§ Extracted entries
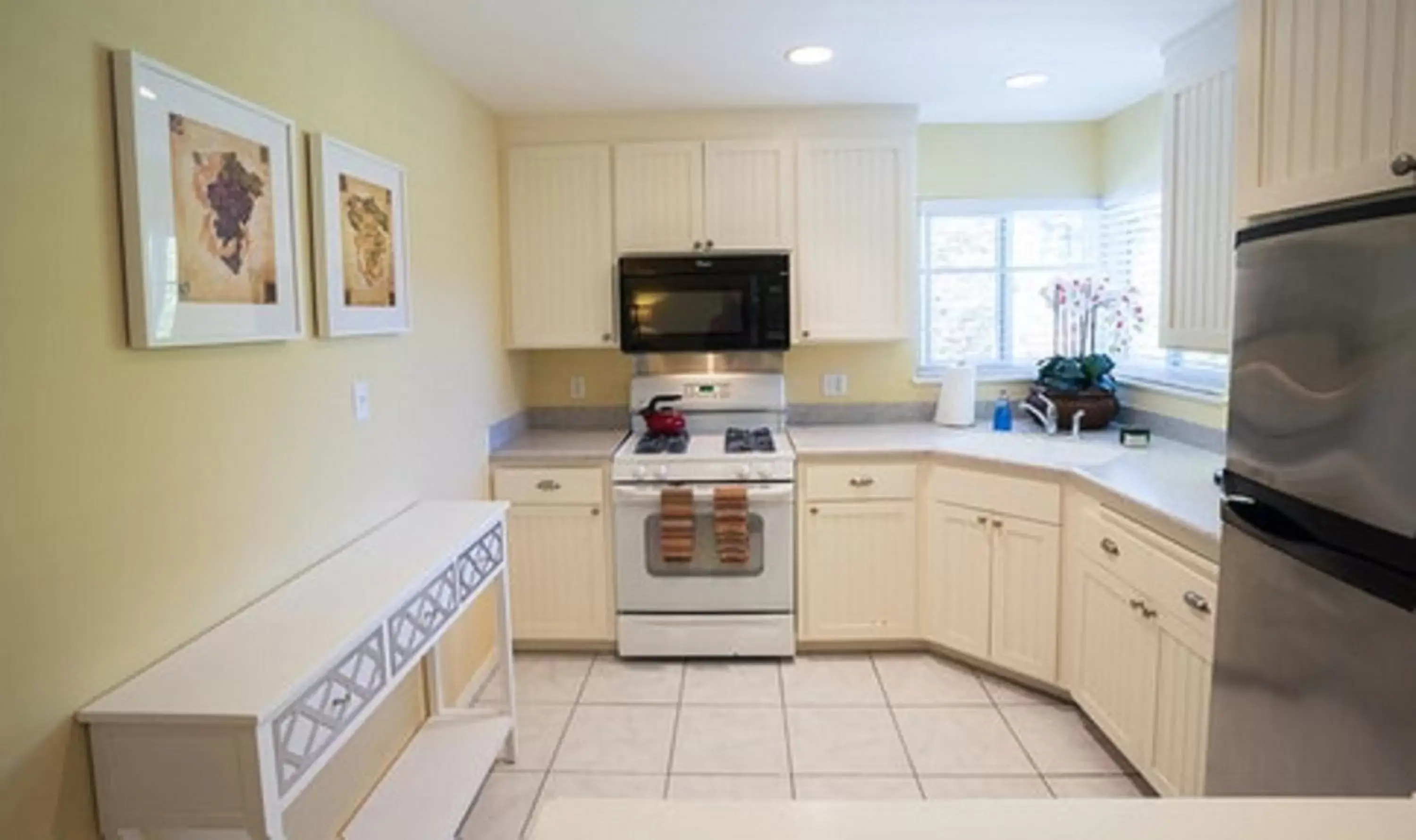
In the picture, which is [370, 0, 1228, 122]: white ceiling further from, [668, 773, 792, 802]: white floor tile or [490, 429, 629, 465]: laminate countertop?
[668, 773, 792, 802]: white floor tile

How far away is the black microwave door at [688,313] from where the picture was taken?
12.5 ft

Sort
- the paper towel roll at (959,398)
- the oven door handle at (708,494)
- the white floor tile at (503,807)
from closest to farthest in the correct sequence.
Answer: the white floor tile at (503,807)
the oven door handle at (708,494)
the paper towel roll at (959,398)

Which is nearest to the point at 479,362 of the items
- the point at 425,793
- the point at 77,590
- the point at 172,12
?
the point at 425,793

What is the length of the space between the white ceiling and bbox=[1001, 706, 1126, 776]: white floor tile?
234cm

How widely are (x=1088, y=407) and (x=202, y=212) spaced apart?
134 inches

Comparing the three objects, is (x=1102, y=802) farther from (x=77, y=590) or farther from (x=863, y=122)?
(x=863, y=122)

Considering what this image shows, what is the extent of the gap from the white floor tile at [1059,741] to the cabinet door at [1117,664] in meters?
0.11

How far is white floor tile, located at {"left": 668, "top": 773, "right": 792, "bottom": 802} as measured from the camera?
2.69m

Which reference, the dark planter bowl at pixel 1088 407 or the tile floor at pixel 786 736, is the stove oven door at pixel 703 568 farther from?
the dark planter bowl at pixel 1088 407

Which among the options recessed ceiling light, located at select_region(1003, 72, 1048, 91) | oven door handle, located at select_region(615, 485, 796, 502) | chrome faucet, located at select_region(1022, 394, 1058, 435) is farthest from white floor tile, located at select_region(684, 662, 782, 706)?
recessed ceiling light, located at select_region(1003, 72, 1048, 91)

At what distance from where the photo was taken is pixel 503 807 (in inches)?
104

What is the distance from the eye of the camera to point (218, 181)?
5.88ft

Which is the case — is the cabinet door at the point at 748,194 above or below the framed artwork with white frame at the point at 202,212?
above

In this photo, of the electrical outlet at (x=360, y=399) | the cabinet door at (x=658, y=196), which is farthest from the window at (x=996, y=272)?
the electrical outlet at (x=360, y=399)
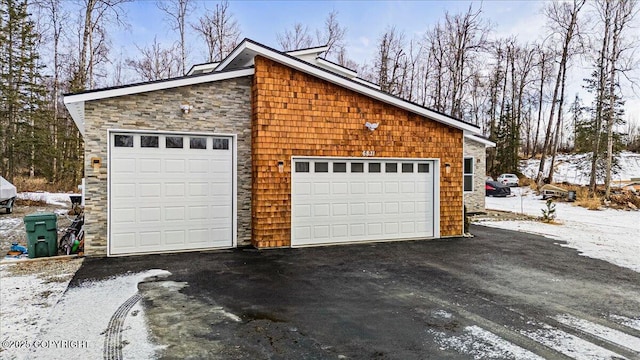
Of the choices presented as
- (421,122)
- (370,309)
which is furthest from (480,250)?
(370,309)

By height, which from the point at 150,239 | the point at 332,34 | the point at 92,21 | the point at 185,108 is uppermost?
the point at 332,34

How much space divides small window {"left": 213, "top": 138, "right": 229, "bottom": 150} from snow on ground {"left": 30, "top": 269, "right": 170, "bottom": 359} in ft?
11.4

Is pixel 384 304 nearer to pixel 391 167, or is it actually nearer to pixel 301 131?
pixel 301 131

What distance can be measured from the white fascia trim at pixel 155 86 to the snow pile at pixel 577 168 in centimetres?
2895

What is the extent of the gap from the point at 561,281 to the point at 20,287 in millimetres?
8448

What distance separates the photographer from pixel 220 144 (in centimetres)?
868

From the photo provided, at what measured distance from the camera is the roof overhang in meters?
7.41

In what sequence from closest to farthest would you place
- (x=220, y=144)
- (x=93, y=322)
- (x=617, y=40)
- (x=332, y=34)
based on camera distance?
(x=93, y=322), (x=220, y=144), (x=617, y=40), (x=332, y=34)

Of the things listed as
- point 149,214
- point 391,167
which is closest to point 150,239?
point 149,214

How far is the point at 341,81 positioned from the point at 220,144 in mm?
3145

§ Given problem
Please rewrite the lines starting at the one that contains "What is the extent of the gap from the point" and running through the last line, with every "camera" changed to "lens" and nothing else altered.

§ Solution to this problem
What is the extent of the gap from the point at 561,281 to the point at 20,287 in millimetres?
8448

What distance separates the photographer from pixel 220 144 (in centimetres)?
868

From the photo provided, at what measured distance from the lens is the roof overhang in meters?
7.41

In what sequence from closest to farthest would you place
- (x=220, y=144)
- (x=93, y=322)
- (x=617, y=40)
- (x=332, y=34)
based on lens distance?
(x=93, y=322), (x=220, y=144), (x=617, y=40), (x=332, y=34)

Of the things listed as
- point 149,214
- point 391,167
which is closest to point 150,239?
point 149,214

How far is the point at 341,81 positioned from the point at 220,144 in mm?
3145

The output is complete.